The last time J.J. Abrams came near a Star Wars movie it was to kickstart a new trilogy with The Force Awakens, which was both celebrated as a return to cosmetic and structural form after George Lucas’ truly inspired but often bizarre prequel series. It was also labelled a rehash of the initial 1977 blockbuster by its detractors, and not without cause. Now Abrams returns to the franchise to cap it off with The Rise of Skywalker, and he’d better prepare himself for the argument that this is an even more shameless and overstuffed rehash, this time of 1983’s original trilogy-ending Return of the Jedi.

Sometimes wildly bloated and other times strangely rushed, with poignant moments awkwardly bumping up against outright eyerolls.

The famous opening crawl announces “The dead speak!”, and we find the plucky Resistance attempting to crackdown the whereabouts of an old enemy once thought permanently defeated (and in an irony that absolutely must be deliberate, Carrie Fisher, who passed away before filming, has also been resurrected here via previously unused footage). What follows is an often rollicking but just as frequently repetitive bounce from one planet to another in search of yet another intergalactic macguffin, with each new location offering up its own opportunities for nostalgia and fan-service.
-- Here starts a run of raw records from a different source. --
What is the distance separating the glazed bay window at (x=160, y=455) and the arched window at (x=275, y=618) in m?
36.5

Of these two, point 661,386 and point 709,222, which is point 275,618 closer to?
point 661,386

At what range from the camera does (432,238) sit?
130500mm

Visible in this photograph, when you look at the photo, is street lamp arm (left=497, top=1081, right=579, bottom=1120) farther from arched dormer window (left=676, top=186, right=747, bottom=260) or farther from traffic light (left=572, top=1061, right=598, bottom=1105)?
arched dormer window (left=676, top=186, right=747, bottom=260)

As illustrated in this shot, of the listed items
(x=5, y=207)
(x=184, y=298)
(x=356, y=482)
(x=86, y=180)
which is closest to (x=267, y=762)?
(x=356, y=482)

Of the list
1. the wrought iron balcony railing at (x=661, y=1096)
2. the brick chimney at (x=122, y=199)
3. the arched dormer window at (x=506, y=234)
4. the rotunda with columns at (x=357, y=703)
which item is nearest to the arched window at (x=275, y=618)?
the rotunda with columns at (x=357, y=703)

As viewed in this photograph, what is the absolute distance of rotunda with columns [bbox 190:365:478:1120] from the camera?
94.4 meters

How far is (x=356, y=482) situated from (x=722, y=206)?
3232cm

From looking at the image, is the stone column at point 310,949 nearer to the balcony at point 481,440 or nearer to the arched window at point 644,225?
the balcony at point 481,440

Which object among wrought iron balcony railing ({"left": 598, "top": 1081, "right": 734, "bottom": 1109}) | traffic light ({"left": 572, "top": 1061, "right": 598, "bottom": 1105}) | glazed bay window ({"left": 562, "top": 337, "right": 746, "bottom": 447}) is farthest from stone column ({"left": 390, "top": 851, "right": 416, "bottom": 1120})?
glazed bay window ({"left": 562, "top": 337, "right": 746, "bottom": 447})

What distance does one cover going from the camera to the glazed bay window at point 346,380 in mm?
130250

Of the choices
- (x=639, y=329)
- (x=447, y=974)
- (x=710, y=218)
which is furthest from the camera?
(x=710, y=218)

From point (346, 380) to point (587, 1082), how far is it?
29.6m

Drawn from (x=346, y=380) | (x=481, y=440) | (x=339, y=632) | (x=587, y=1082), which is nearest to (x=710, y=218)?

Look, there’s that old character! Hey, this speeder chase is like that speeder chase! And so forth. Much as in The Force Awakens, what works so well here is look and feel: in design, in basic structure, in humor, in moments of real emotional power and even in half-assed callbacks. But like Return of the Jedi, this is sometimes wildly bloated and other times strangely rushed, with poignant moments awkwardly bumping up against outright eyerolls, and too-pat resolutions sitting alongside unnecessary and overdetermined narrative arcs.

Worse, Skywalker, uh, walks back some of the more ambitious subtextual ideas from Rian Johnson’s divisive middle installment The Last Jedi, as well as sidelining some of its interesting original characters. Whether that’s a deliberate sop to angry (and in many cases actively bigoted) fans or merely Abrams’ preference for hitting simple visceral and emotional targets is up for debate (though it often feels like a little of both). Ultimately, satisfying or not, it may be for the best that this core now-nine-film saga is allegedly at an end. Many a Star Wars fan over the last 40-plus years has spent as much time being frustrated and dissatisfied as they have being awed and thrilled and moved, and in true fashion this last blast provides both experiences. The dead really can speak sometimes, and here they’re saying that a little can feel like a lot, and maybe a lot is too much of what you never really needed.